“我只是跟她正常说话而已,”秦禹飞活动了一下手腕,那双深色的眼睛里闪过一丝不悦,“倒是你,跟踪狂吗?怎么每次都能这么及时出现?”
“哦?那我得感谢我家司机开车比较快。”沈烨斜睨着他,语气淡淡的,“不然指不定你还能做出什么事。”
秦禹飞被他这话气笑了:“我能做出什么事?原来你对自己这么没用信心,连看都不敢让她看我一眼?”
“我有没有信心,是我的事。”沈烨知道他在故意激怒自己,完全不着他的道,“但许乐知肯定很烦你,这一点,你应该有自知之明。”
“哦?”秦禹飞眼神一冷,然后笑得更开了,“没关系,我有的是时间,也有的是办法,让她喜欢上我。”

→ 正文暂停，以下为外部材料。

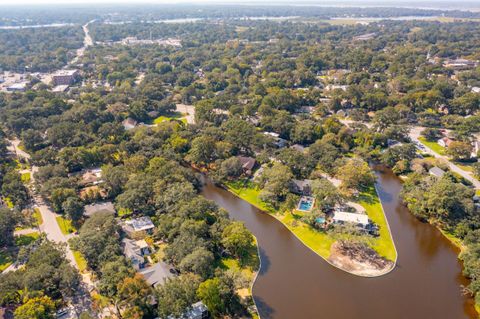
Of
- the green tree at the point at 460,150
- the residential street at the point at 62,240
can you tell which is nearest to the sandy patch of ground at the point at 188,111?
the residential street at the point at 62,240

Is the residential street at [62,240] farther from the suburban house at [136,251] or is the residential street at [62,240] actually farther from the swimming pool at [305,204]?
the swimming pool at [305,204]

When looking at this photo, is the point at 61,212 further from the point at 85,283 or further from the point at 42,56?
the point at 42,56

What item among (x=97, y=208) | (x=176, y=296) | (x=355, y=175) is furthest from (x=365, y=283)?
(x=97, y=208)

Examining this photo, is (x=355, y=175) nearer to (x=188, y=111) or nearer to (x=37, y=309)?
(x=37, y=309)

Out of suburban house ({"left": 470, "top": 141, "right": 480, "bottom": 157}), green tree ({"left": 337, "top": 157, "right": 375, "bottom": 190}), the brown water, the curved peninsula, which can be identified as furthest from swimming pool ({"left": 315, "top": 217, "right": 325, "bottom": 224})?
suburban house ({"left": 470, "top": 141, "right": 480, "bottom": 157})

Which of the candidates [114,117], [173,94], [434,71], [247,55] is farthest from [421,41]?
[114,117]
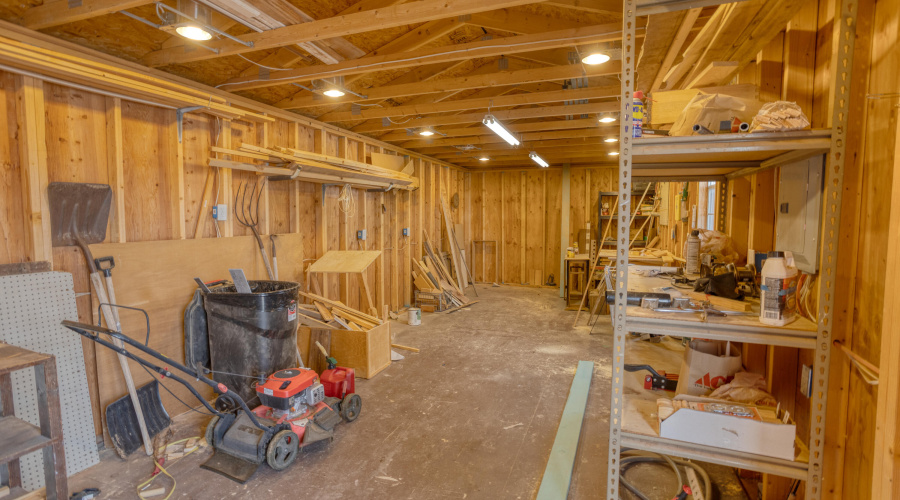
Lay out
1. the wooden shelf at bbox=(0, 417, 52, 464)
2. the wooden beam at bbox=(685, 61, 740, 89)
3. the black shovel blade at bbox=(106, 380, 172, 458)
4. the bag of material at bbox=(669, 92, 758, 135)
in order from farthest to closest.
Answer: the black shovel blade at bbox=(106, 380, 172, 458) → the wooden beam at bbox=(685, 61, 740, 89) → the wooden shelf at bbox=(0, 417, 52, 464) → the bag of material at bbox=(669, 92, 758, 135)

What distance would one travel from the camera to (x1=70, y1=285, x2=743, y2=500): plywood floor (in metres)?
2.38

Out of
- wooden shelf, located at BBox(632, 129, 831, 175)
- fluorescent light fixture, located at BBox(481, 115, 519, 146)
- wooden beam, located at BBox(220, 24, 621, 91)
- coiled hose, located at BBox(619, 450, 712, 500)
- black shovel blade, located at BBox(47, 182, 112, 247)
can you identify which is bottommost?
coiled hose, located at BBox(619, 450, 712, 500)

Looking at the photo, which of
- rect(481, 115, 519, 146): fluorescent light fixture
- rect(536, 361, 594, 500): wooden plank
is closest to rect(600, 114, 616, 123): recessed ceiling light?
rect(481, 115, 519, 146): fluorescent light fixture

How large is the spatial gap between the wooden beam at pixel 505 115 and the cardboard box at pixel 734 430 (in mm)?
3270

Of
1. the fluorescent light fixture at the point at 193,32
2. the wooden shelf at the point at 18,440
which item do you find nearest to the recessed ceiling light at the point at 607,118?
the fluorescent light fixture at the point at 193,32

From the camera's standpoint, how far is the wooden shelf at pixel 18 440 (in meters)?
1.67

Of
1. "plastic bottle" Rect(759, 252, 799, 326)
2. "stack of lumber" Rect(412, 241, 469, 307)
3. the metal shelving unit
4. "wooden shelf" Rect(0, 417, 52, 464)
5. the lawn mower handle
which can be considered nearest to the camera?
the metal shelving unit

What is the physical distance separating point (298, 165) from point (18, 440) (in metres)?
2.61

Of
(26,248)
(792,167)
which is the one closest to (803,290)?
(792,167)

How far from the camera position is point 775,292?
4.54ft

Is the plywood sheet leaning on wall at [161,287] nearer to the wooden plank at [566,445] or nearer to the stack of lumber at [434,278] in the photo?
the wooden plank at [566,445]

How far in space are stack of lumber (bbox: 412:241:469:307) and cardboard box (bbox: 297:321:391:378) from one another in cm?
290

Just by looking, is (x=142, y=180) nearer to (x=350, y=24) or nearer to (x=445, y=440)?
(x=350, y=24)

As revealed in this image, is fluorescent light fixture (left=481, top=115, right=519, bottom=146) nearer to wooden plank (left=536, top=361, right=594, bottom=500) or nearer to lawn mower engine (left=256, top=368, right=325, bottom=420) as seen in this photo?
wooden plank (left=536, top=361, right=594, bottom=500)
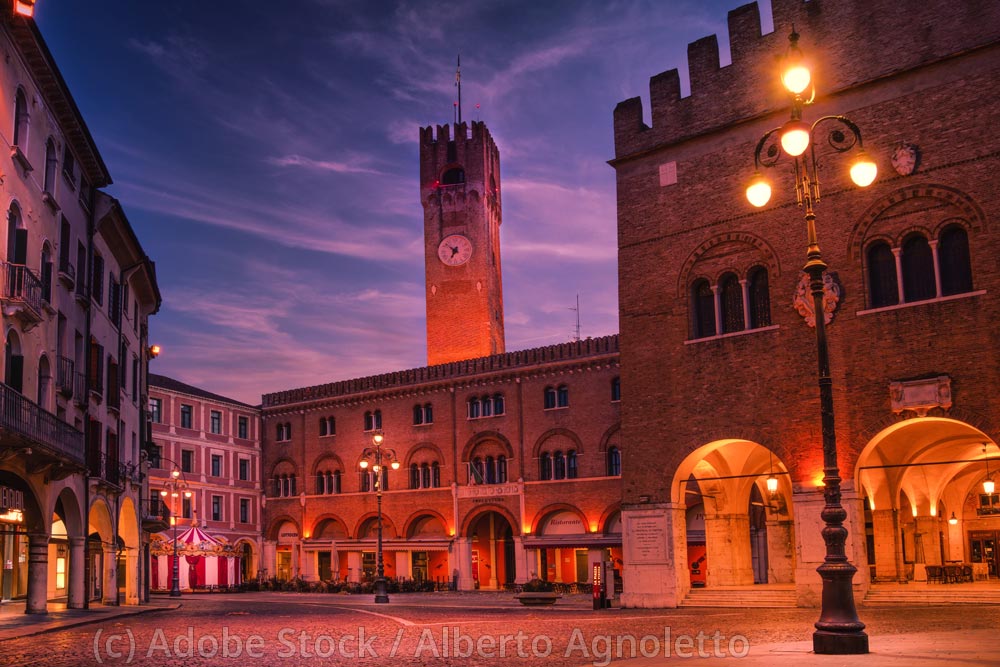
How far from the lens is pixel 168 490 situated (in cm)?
5206

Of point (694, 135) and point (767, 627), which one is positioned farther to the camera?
point (694, 135)

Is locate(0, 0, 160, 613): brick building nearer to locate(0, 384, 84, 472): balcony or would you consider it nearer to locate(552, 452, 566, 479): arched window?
locate(0, 384, 84, 472): balcony

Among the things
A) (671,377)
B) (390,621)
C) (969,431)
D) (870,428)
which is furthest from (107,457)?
(969,431)

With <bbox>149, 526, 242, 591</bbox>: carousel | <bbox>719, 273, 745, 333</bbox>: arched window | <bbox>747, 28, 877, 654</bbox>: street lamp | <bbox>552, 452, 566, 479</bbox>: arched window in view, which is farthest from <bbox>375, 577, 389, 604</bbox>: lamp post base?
<bbox>747, 28, 877, 654</bbox>: street lamp

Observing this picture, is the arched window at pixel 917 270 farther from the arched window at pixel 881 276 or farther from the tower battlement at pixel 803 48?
the tower battlement at pixel 803 48

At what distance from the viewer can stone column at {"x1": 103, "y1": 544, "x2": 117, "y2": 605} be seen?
2906 cm

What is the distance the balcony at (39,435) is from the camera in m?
17.2

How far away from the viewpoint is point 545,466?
46969 mm

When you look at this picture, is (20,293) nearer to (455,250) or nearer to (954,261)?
(954,261)

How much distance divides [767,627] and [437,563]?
3429cm

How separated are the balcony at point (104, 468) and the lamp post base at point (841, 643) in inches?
739

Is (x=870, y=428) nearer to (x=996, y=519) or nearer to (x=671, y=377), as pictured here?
(x=671, y=377)

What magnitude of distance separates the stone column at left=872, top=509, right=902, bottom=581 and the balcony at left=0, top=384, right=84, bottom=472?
2118cm

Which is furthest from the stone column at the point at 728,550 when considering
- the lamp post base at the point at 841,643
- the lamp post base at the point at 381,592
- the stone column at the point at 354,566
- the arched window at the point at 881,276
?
the stone column at the point at 354,566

说完,他环顾四周,空旷的棒球场在烈日的余晖下,绿茵草地被镀上了一层暖金色,像一块泛着光的绒毯。
秦禹飞忽然有个了想法,那笑容里,又添了一丝危险的意味:“既然都在球场,不如我们来比一场。”
他顿了顿,语气里透着股挑衅:“记得我们小时候,还一起练习过吧。只是,现在你这么久没打,估计也生疏了?”
沈烨看着秦禹飞脸上的傲慢,却丝毫没有惧意,“没关系,我也正有此意。”
他脱下风衣,随手扔在观众席上,里面是件灰色高领毛衣。柔软的毛衣贴合着他的身形,清晰地勾勒出宽阔的肩膀和流畅紧实的手臂线条。
两人一言不发地走下看台,穿过草坪,走向球场中心。
没有裁判,没有观众,没有队友。
这片绿茵场,成了他们专属的角斗场。
秦禹飞从器材室里拿出了球具,扔给沈烨一个棒球手套。
“我们轮流投球,三局两胜。”他说道,仿佛是球场的主人,“第一局,我先击球。”
这是他的主场,他要当那个掌控一切的击球手。
沈烨接过手套,戴上。皮质的手套有些硬,带着陌生的触感。他走到投手丘上,脚下的红土传来坚实的触感。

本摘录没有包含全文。